*Tasks to carry out*
#1 Please write out the stretch of the text on secure transaction trends from "From Open Banking APIs: Threat" through "solutions is underway.", replacing "mobile phone" with "smartphone".
#2 In the text on secure transaction trends, what did the NIST report say about one-time passwords sent by text message?

*Text for analysis*
Segment Open

All in all, the coming year will see much more disruption than might be apparent at first because the shift to open banking, starting in the UK, is what will drive the reshaping of the sector while at the same time the advance of AI into the transaction space (transactions of all types, from buying a train ticket to selling corporate bonds) begins to reshape the way we do business.

Our live five for 2017

It’s that time of year again. No matter how much I complain that silly lists of what will be big in the New Year are trivial and superficial and not really representative of a more detailed analysis of key trends… I still feel I have to annoy my colleagues at Consult Hyperion into giving me a few ideas so that I can surf the end of year blog wave.

Goodbye 2016

Here we go then. As for the last few years, I’ve put together a “live five” of technology-driven changes in the secure transactions field that will have a real business impact over the coming year. But first, in the spirit of openness and honesty and disclosure that we are known for, I think it’s not right to bother you with this kind of thing without first assessing how we did last time so that you can judge whether to pay any attention to this year’s list or not! So let’s see how our live five for 2016 did:

  1. Amazonisation. We got this one right. The focus on APIs increased through the year and not only for the interfaces to 3rd parties but also as a mechanism for restructuring internal processes and operations.

    the more far thinking will be re-engineering their businesses to develop a whole bunch of APIs outside of PSD2 and will be working out the business models behind opening them out to developers and businesses.

    From Open Banking APIs: Threat and Opportunity | Consult Hyperion

    It’s been really interesting see how the bank (in particular) attitudes to the priority and scope of API strategies has evolved over the year.

  2. Mobile ID and Authentication. Again, largely correct. The European Directive on Strong Customer Authentication (SCA) means that banks and other financial services organisations have had to up their game and make significant investments in improving their authentication methods. For most, this has meant moving to solutions that somehow involve the mobile phone. The impact of the NIST report on 2FA (which said that one-time password sent by text message can no longer be considered a secure authentication method) has yet to be felt, but the shift to more sophisticated and comprehensive mobile identity solutions is underway.

    The NIST guideline goes on to talk about using push notifications to applications on smart phones, which is how we think it should be done.

    From SMS authentication isn’t security. And that’s official | Consult Hyperion

    Of course,  this means doing proper risk analysis on the mobile applications to make sure that they have the appropriate levels of security built in, but at Consult Hyperion we’re rather good at doing that, so it’s a sensible way to proceed.

Segment Closed

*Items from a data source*

Segment Open

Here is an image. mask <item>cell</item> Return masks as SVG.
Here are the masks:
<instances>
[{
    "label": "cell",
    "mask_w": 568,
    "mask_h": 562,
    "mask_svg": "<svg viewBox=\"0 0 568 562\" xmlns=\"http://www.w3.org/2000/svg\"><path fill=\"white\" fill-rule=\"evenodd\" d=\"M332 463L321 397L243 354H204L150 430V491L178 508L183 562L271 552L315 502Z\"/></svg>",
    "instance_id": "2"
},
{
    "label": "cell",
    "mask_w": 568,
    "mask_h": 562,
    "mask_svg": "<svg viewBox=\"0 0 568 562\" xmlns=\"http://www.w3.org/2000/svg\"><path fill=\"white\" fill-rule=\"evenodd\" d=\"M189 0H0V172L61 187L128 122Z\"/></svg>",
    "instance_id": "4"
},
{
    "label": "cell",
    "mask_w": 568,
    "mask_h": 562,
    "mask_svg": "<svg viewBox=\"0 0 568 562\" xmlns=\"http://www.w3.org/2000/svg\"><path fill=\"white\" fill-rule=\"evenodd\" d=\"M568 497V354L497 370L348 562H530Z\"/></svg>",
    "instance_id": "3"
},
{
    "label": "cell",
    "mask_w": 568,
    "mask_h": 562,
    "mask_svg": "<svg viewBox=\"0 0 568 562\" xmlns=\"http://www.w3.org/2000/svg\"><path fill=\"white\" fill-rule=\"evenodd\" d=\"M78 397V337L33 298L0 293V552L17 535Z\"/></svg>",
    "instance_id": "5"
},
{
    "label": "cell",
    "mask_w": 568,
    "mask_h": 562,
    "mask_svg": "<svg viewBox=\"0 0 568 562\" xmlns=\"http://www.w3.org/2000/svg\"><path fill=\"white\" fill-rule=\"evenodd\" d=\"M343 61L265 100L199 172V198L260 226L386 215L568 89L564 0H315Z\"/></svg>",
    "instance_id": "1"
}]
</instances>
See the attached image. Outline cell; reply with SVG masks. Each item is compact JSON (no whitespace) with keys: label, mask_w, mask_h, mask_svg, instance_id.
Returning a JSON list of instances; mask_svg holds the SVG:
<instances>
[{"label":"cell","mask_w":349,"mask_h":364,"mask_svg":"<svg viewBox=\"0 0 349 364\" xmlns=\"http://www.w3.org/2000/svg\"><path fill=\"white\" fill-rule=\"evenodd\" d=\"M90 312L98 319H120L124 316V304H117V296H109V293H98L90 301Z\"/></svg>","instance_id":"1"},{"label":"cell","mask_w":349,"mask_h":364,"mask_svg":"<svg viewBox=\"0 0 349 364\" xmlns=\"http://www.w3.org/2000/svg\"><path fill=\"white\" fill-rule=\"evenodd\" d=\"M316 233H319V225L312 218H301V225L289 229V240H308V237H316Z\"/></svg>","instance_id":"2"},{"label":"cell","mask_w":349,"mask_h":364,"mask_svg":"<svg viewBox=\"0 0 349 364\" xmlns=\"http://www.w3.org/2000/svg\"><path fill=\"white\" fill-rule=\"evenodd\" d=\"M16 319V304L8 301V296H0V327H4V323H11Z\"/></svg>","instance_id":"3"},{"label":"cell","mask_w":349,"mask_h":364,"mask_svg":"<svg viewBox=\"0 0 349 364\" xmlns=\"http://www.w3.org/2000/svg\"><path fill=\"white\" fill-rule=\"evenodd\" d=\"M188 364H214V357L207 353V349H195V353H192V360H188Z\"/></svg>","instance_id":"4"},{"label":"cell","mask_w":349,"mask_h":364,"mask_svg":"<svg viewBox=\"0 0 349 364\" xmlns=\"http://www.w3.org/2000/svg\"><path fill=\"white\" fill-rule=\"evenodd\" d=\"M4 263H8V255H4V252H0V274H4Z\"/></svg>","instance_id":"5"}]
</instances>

Segment Closed

*Expected responses*
#1
From Open Banking APIs: Threat and Opportunity | Consult Hyperion

    It’s been really interesting see how the bank (in particular) attitudes to the priority and scope of API strategies has evolved over the year.

  2. Mobile ID and Authentication. Again, largely correct. The European Directive on Strong Customer Authentication (SCA) means that banks and other financial services organisations have had to up their game and make significant investments in improving their authentication methods. For most, this has meant moving to solutions that somehow involve the smartphone. The impact of the NIST report on 2FA (which said that one-time password sent by text message can no longer be considered a secure authentication method) has yet to be felt, but the shift to more sophisticated and comprehensive mobile identity solutions is underway.

#2 They can no longer be considered a secure authentication method.